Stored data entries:
######

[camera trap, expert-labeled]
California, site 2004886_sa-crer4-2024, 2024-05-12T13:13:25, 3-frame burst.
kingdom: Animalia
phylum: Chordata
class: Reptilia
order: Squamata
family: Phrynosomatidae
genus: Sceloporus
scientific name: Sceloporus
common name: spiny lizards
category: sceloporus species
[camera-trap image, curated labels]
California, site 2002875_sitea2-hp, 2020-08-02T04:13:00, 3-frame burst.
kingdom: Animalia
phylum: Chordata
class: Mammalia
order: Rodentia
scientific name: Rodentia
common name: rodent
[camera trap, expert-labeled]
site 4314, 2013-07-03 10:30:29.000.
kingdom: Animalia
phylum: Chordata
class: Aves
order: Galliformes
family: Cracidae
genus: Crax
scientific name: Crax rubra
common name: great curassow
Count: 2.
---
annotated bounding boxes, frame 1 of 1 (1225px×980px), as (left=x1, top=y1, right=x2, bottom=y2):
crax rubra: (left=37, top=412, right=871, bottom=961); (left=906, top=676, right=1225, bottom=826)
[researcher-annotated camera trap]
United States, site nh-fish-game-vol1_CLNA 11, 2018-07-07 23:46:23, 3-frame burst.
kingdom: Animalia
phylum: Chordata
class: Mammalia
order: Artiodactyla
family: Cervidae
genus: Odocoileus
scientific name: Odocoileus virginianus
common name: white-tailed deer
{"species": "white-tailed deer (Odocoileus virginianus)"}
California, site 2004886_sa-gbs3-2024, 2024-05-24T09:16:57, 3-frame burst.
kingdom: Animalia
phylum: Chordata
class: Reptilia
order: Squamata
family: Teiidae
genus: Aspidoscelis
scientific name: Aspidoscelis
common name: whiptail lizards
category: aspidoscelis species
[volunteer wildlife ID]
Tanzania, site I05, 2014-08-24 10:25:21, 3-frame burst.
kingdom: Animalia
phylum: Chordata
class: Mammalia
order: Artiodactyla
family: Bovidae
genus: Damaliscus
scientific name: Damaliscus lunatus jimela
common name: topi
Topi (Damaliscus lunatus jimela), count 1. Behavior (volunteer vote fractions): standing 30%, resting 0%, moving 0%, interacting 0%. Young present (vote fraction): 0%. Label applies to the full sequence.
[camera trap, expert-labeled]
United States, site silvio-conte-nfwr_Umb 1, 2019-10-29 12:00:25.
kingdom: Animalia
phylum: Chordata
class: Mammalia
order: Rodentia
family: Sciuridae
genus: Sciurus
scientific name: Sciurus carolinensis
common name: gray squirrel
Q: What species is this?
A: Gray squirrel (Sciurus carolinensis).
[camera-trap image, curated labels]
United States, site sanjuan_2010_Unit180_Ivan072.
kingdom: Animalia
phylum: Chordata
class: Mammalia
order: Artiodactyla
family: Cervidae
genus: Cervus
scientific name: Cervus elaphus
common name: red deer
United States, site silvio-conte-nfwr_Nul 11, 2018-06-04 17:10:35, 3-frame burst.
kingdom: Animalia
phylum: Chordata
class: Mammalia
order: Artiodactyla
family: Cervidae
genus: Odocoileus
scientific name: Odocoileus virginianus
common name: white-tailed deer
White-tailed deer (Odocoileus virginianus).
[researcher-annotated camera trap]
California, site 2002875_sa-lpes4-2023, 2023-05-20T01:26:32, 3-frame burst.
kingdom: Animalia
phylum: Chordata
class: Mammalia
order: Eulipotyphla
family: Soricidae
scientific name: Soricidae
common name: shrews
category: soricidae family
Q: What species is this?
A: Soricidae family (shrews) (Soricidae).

######

→ YOUR INSTRUCTIONS:
Go through the records above and copy each line where "family" is found.

→ RESPONSE FOR THIS EXERCISE:
family: Phrynosomatidae
family: Cracidae
family: Cervidae
family: Teiidae
family: Bovidae
family: Sciuridae
family: Cervidae
family: Cervidae
family: Soricidae
category: soricidae family
A: Soricidae family (shrews) (Soricidae).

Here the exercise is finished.